WHAT TO WORK ON — Pictures are not part of the copy; reproduce the remaining data exactly.

(Dataset entries)
_____
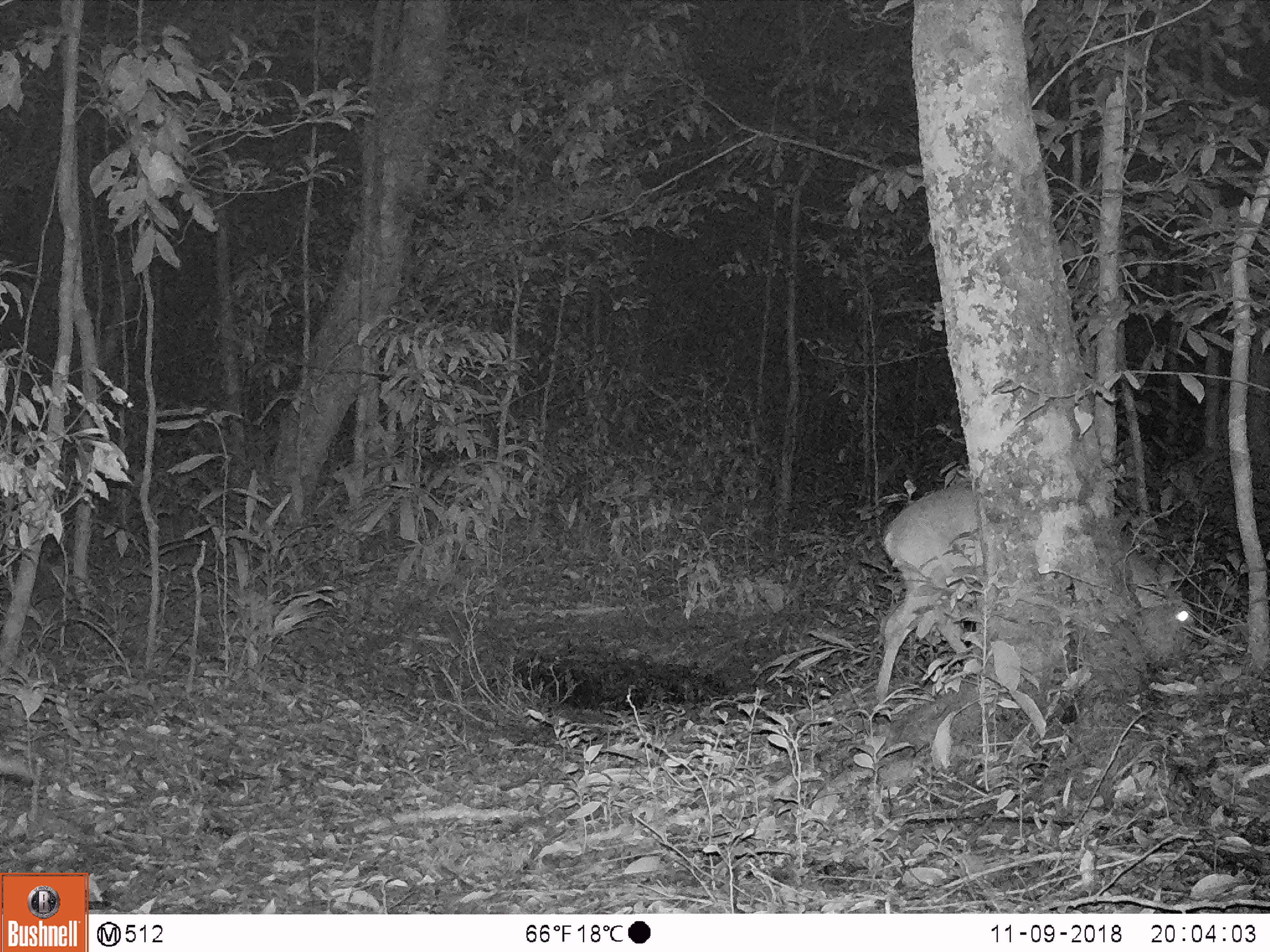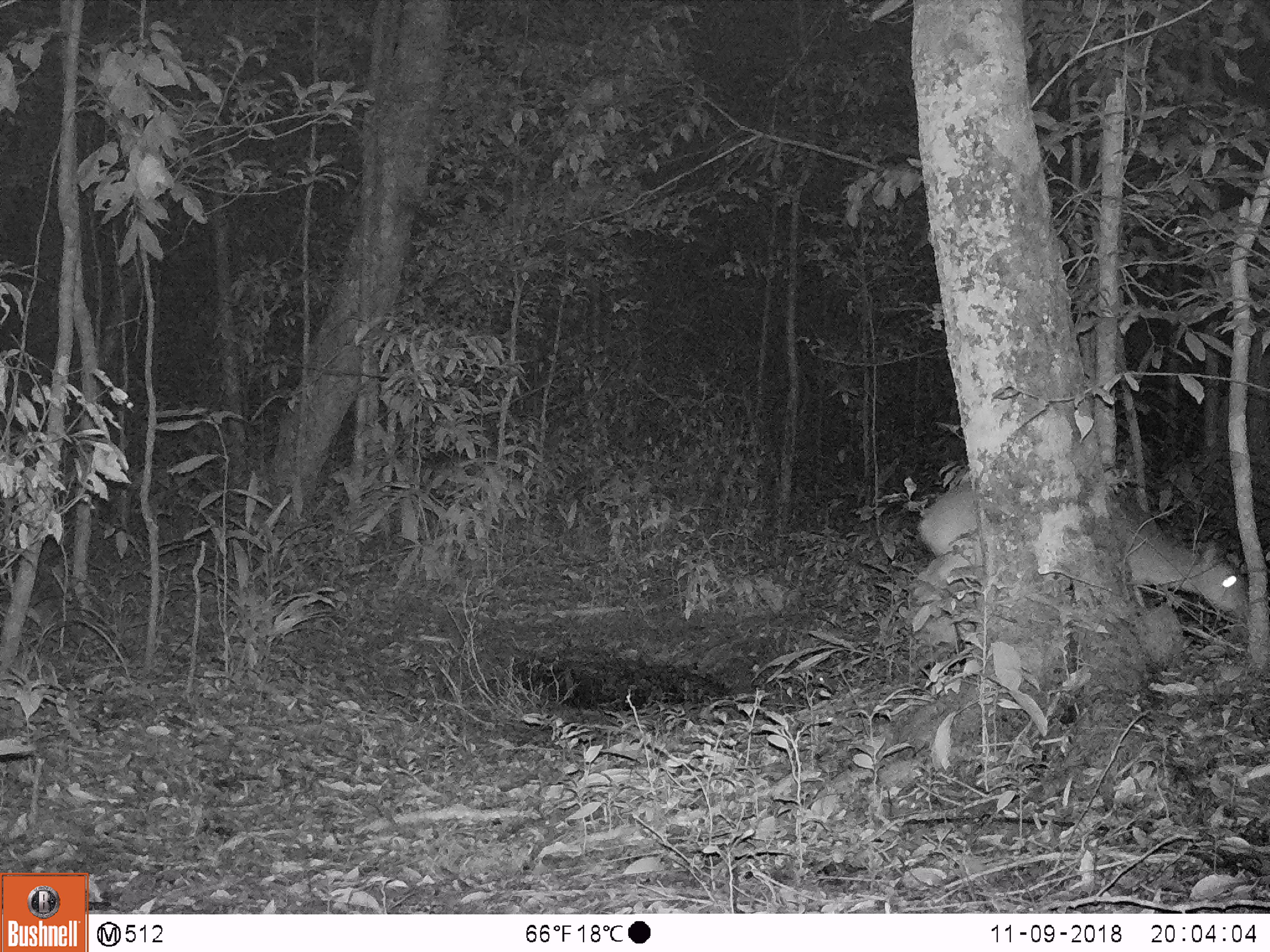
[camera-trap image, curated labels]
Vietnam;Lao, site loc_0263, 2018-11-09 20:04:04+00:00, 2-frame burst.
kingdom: Animalia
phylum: Chordata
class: Mammalia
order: Artiodactyla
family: Cervidae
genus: Muntiacus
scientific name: Muntiacus vuquangensis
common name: large-antlered muntjac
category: large antlered muntjac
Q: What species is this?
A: Large antlered muntjac (large-antlered muntjac) (Muntiacus vuquangensis).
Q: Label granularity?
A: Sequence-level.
_____
ANSWER SPACE —
[camera-trap image, curated labels]
Vietnam;Lao, site loc_0263, 2018-11-09 20:04:04+00:00, 2-frame burst.
kingdom: Animalia
phylum: Chordata
class: Mammalia
order: Artiodactyla
family: Cervidae
genus: Muntiacus
scientific name: Muntiacus vuquangensis
common name: large-antlered muntjac
category: large antlered muntjac
Q: What species is this?
A: Large antlered muntjac (large-antlered muntjac) (Muntiacus vuquangensis).
Q: Label granularity?
A: Sequence-level.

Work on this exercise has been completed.